### Request
Render the material as a JSON list of strings, one string per line with blank lines omitted, beginning with the line that contains "What distance separates" and continuing through the final line of the material, both included.
## begin Available data
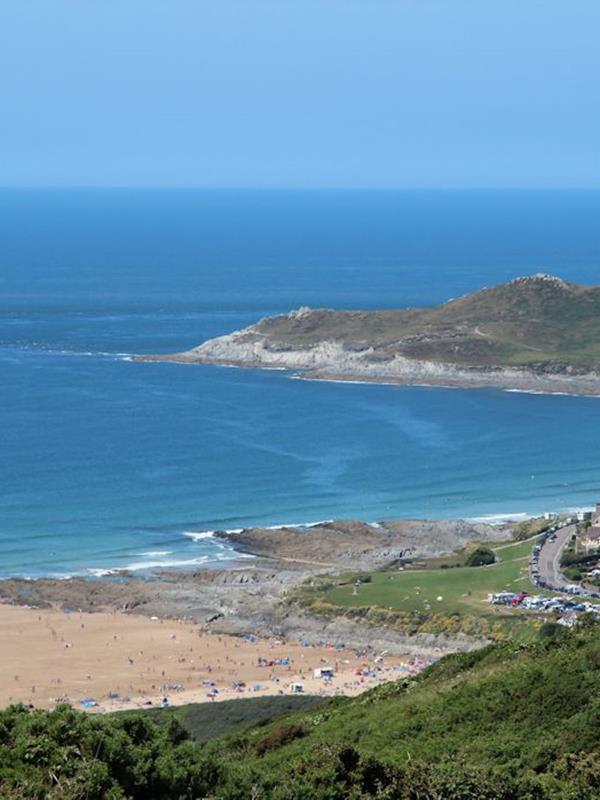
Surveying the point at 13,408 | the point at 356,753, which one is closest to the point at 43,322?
the point at 13,408

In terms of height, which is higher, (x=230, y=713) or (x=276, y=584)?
(x=276, y=584)

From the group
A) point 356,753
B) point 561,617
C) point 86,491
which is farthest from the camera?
point 86,491

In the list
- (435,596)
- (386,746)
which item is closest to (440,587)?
(435,596)

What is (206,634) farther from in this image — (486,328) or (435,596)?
(486,328)

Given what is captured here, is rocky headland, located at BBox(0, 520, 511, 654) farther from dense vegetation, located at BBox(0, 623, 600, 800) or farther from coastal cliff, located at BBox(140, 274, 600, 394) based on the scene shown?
coastal cliff, located at BBox(140, 274, 600, 394)

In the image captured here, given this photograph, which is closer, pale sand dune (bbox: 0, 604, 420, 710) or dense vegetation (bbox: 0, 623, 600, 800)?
dense vegetation (bbox: 0, 623, 600, 800)

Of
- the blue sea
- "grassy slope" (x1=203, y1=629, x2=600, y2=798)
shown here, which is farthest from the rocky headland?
"grassy slope" (x1=203, y1=629, x2=600, y2=798)

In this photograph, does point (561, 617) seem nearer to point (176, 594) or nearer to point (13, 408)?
point (176, 594)
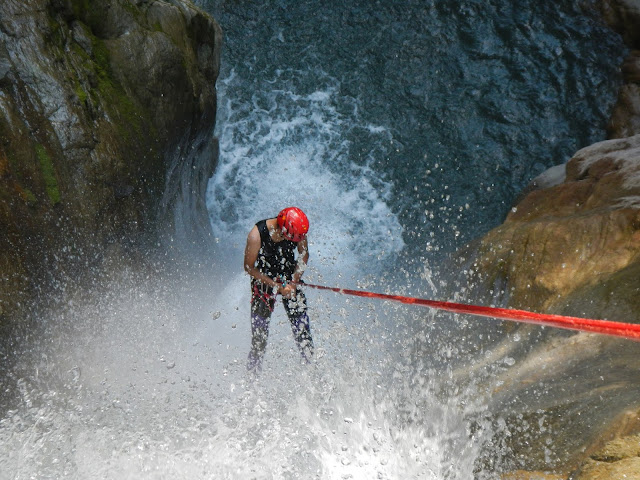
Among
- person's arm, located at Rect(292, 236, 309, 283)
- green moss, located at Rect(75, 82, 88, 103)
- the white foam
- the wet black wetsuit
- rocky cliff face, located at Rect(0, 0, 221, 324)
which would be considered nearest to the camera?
rocky cliff face, located at Rect(0, 0, 221, 324)

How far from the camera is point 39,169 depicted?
4.21m

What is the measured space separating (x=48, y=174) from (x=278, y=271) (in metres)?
1.91

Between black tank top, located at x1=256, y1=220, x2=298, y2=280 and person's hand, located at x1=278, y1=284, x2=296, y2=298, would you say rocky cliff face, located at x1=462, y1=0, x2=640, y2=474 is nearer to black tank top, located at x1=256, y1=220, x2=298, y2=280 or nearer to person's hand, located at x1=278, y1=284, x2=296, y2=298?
person's hand, located at x1=278, y1=284, x2=296, y2=298

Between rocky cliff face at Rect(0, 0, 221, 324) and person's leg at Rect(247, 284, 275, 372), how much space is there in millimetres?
1396

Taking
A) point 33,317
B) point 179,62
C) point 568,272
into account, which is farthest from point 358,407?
point 179,62

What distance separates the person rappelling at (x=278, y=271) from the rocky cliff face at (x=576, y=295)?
167 cm

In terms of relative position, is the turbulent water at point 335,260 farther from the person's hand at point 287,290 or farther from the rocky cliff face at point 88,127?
the person's hand at point 287,290

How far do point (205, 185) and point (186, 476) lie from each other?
557cm

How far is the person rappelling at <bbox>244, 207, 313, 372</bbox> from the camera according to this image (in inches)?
163

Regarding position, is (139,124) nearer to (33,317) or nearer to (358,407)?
(33,317)

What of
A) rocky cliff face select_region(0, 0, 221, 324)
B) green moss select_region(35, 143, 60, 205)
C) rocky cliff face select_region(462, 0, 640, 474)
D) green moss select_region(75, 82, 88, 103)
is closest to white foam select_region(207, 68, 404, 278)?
rocky cliff face select_region(0, 0, 221, 324)

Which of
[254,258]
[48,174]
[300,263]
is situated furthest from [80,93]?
[300,263]

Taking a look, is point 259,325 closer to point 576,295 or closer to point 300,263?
point 300,263

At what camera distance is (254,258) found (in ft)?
14.2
## end Available data
### Full answer
[
  "What distance separates the person rappelling at (x=278, y=271) from the rocky cliff face at (x=576, y=295)?",
  "167 cm",
  "In terms of relative position, is the turbulent water at point 335,260 farther from the person's hand at point 287,290 or farther from the rocky cliff face at point 88,127?",
  "the person's hand at point 287,290",
  "How far do point (205, 185) and point (186, 476) lie from each other?",
  "557cm",
  "How far is the person rappelling at <bbox>244, 207, 313, 372</bbox> from the camera according to this image (in inches)?",
  "163",
  "Regarding position, is (139,124) nearer to (33,317) or nearer to (358,407)?",
  "(33,317)",
  "What of",
  "A) rocky cliff face select_region(0, 0, 221, 324)",
  "B) green moss select_region(35, 143, 60, 205)",
  "C) rocky cliff face select_region(462, 0, 640, 474)",
  "D) green moss select_region(75, 82, 88, 103)",
  "is closest to white foam select_region(207, 68, 404, 278)?",
  "rocky cliff face select_region(0, 0, 221, 324)",
  "Which of",
  "[254,258]",
  "[48,174]",
  "[300,263]",
  "is situated furthest from [80,93]?",
  "[300,263]",
  "Taking a look, is point 259,325 closer to point 576,295 or closer to point 300,263?",
  "point 300,263",
  "At what camera distance is (254,258) found (in ft)?",
  "14.2"
]